IMF: Dubai rides out shocks of oil slump

Dubai, the emirate that teetered on the brink of default during the global recession, is bucking the economic slowdown afflicting most of its oil-rich Gulf neighbours, according to the IMF.

IMF: Dubai rides out shocks of oil slump

While economic expansion in the Middle East’s financial and transport hub is set to moderate to 3.3% this year, domestic investments — boosted by preparations for hosting the Expo 2020 international trade fair — will drive a “rapid acceleration” to more than 5% by 2020, said Zeine Zeidane, the fund’s mission chief to the United Arab Emirates.

That contrasts with the outlook for Dubai’s oil-reliant neighbors, who have slashed spending in response to the decline in crude prices.

Abu Dhabi, the richest of the UAE’s seven sheikdoms, may be tightening its belt too fast: The IMF expects its economic growth to slow to 1.5% this year from 4.3% in 2015.

Dubai, home to the world’s tallest skyscraper, borrowed tens of billions of dollars to build an economy reliant on trade, transport, finance and construction, attracting global banks such as Goldman Sachs with the allure of tax-free business parks.

After a spell of breakneck growth, the edifice threatened to come crashing down when the global financial crisis pushed the real estate market into a slump and took Dubai to the brink of default.

Authorities have since tightened regulations and repaired the emirate’s public finances.

Dubai’s “diversified economy” is helping it to overcome the negative impact of lower oil prices felt by other regional exporters, Mr Zeidane said.

Its safe-haven status in a region “ridden by conflict”, a weaker dollar, and the strong performance of trading partners such as India are also supporting the economy, he said.

However, the IMF comments come amid concern over Dubai’s property market, with home prices expected to fall by 10% this year because of the spillover from lower oil prices, according to S&P Global Ratings.

A slowdown in the hiring and expansion of companies is also putting pressure on the market, the ratings firm said in a report last month.

Mr Zeidane said the decline was a “welcome correction”, adding that prices are still higher than at the end of 2013.

“I don’t see anything worrisome in terms of macroeconomic and financial stability,” he said.

The IMF expects the UAE’s economy to expand 2.3% this year.
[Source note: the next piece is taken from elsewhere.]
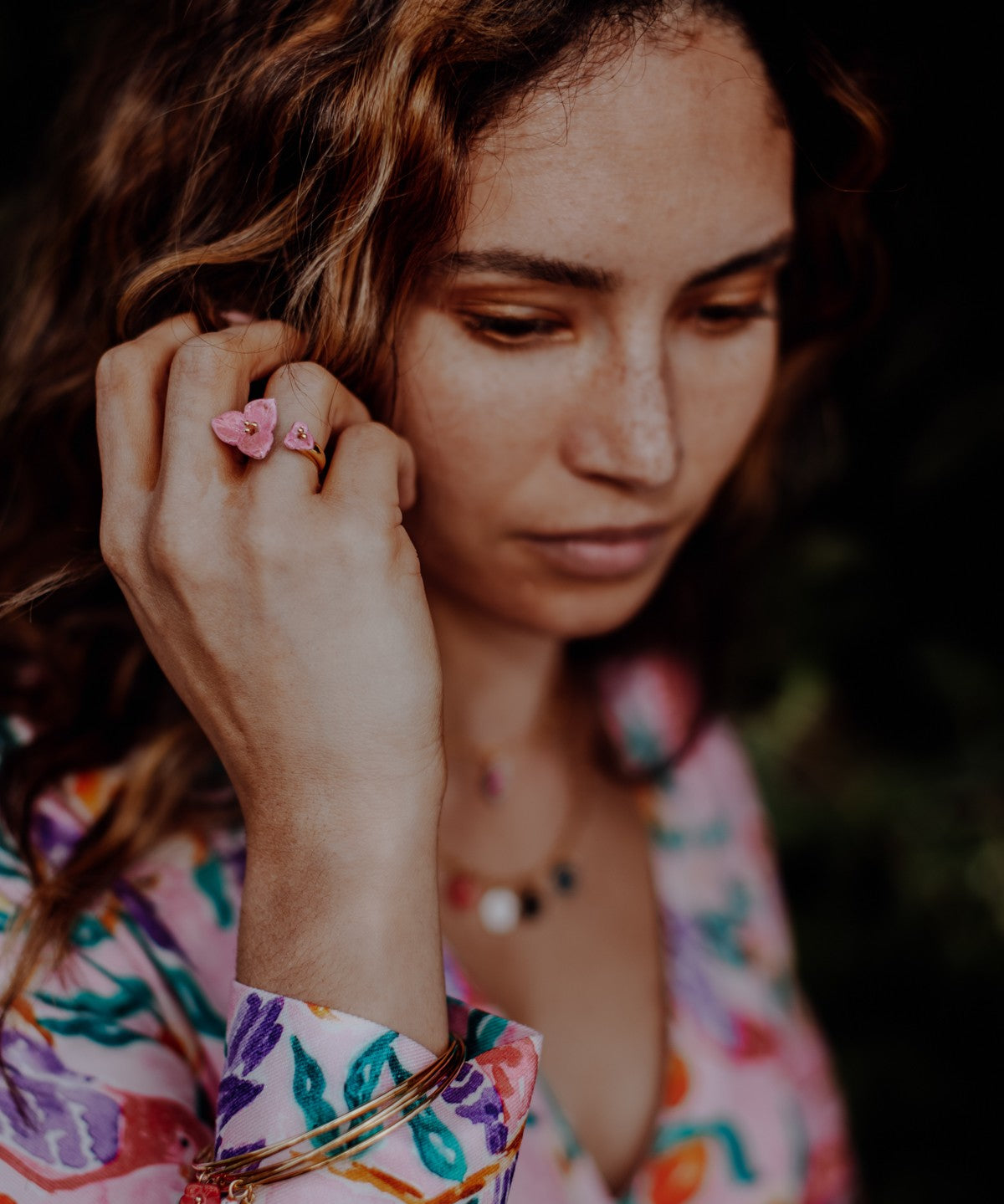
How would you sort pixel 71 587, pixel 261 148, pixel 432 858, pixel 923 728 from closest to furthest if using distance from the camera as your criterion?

The subdued pace is largely due to the projected slowdown in the capital, Abu Dhabi, home to 6% of global oil reserves and the world’s second-largest sovereign wealth fund.

“Abu Dhabi has delivered strongly on fiscal consolidation in 2015,” Mr Zeidane said.

However, the emirate and the UAE as a whole “have large fiscal buffers that provide them with policy space to adjust to new market conditions, and they should use the fiscal space they have”.